La guerre, puis la prohibition, enfin la crise économique sont vécues par cette « génération perdue » comme les signes apocalyptiques d’un univers absurde et condamné. L’inquiétude de tous ces sad young men (jeunes gens tristes), on la déchiffre dans l’humour noir de Nathanael West (1903-1940) et surtout dans l’œuvre romantique de ce Musset des « années folles » que fut Scott Fitzgerald* (1896-1940), dont les nouvelles et les romans (The Great Gatsby, 1925 ; Tender is the Night, 1934) sont la meilleure expression de la « génération perdue ». Dans leur désarroi, d’autres écrivains se tournent vers le socialisme : James T. Farrell (né en 1904) dans sa trilogie de Studs Lonigan, Erskine Caldwell* (né en 1903) dans ses mélodrames sudistes (le Petit Arpent du Bon Dieu), John Steinbeck* (1902-1968) dans les Raisins de la colère. L’idéologie date déjà ces œuvres, alors que Fitzgerald, Hemingway et Faulkner résistent mieux au temps.

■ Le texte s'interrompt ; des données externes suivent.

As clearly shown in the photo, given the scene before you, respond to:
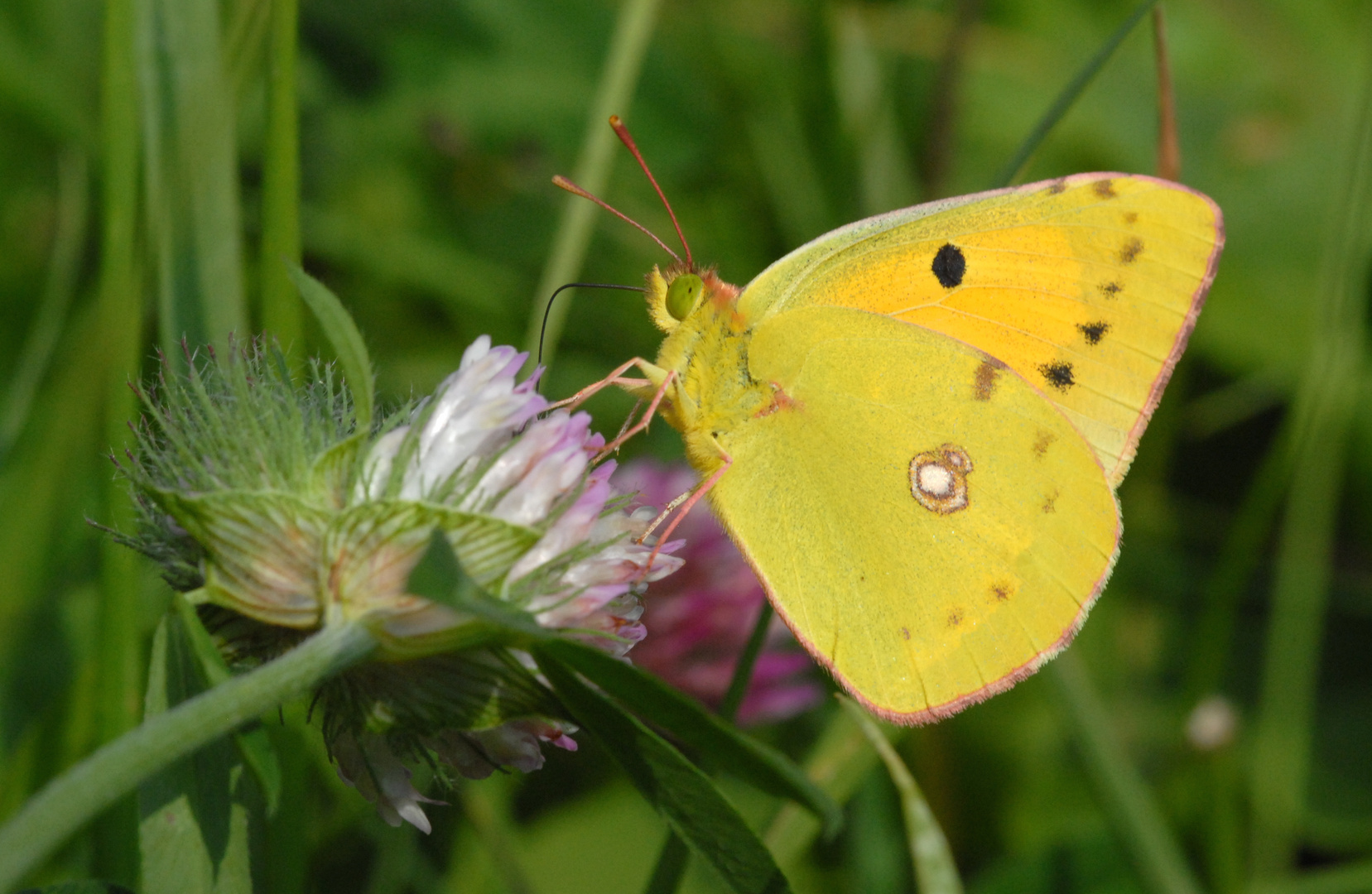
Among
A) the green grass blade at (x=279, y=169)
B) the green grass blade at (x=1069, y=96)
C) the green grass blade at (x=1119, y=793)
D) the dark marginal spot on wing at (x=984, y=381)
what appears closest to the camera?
the green grass blade at (x=279, y=169)

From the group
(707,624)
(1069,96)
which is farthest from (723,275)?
(1069,96)

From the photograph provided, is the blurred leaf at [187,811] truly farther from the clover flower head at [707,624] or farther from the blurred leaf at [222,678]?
the clover flower head at [707,624]

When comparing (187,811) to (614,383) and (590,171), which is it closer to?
(614,383)

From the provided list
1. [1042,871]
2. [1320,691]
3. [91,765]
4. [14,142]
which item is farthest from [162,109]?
[1320,691]

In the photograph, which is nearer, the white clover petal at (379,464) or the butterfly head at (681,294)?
the white clover petal at (379,464)

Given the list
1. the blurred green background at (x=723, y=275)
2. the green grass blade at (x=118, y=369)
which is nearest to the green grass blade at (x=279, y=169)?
the blurred green background at (x=723, y=275)

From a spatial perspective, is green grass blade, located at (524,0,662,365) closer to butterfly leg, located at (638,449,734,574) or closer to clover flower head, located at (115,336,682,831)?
butterfly leg, located at (638,449,734,574)

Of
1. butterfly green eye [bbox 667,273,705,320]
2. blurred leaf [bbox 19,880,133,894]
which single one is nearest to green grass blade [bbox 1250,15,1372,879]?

Ernest Hemingway* (1899-1961) apprit dans la pratique du reportage une prose directe, précise, elliptique qui contraste avec le romantisme de son inspiration et met en valeur un cynisme désenchanté pour qui la suprême valeur est le courage dans l’affrontement de la mort. Le soleil se lève aussi (1926) évoque la dislocation de la génération perdue ; l’Adieu aux armes, son meilleur roman, est l’histoire d’un amour en quête de sens et d’ordre dans un monde en guerre. Après avoir connu la tentation « socialiste » (En avoir ou pas, 1937 ; Pour qui sonne le glas, 1940), Hemingway est revenu avec le Vieil Homme et la mer et ses derniers romans à un art où l’ellipse et la litote sont une leçon de virilité et de courage désabusé.

Au contraire de l’œuvre cosmopolite de Hemingway, William Faulkner* (1897-1962) fonde dans le comté imaginaire de Yoknapatawpha un microcosme sudiste où le temps semble figé, les hommes pétrifiés par la guerre civile qui est le symbole du péché originel et de la terre damnée (le Bruit et la fureur, 1929 ; Tandis que j’agonise, 1930 ; Lumière d’août, 1932 ; Absalon ! Absalon ! 1936).


La poésie entre les deux guerres

Cette terre damnée, Thomas Stearns Eliot* (1888-1965) en a révélé la stérilité et le désespoir dans le poème dominant la période : The Waste Land (1922). De Prufrock (1917) aux Four Quartets (1943), T. S. Eliot apparaît comme le plus grand poète et dramaturge américain, au moins jusqu’en 1927, où il choisit, comme Henry James, la nationalité britannique. Robert Frost* (1874-1963) assure la transition vers une version américaine et moderne de la pastorale. Carl Sandburg (1878-1967), dans ses Chicago Poems (1916), révèle la révolution poétique qui s’accomplit à Chicago autour de la revue Poetry. Les imagistes (Hilda Doolittle [1886-1961], J. G. Fletcher [1886-1950], Amy Lowell [1874-1925], Ezra Pound), dans leur manifeste Des imagistes, An Anthology (1914), déplacent l’accent du fond sur la forme : précision des images, perfection de la rhétorique. Leur influence se fait sentir dans les poèmes de William Carlos Williams (1883-1963), de Marianne Moore (1887-1972), de Hart Crane* surtout (1899-1932), dont White Buildings (1926) et The Bridge (1930) ont une intensité rimbaldienne. Les Cantos d’Ezra Pound* (1885-1972), commencés en 1916, sont l’œuvre poétique la plus ambitieuse du siècle, un voyage épique à travers la culture en quête d’une unité dantesque.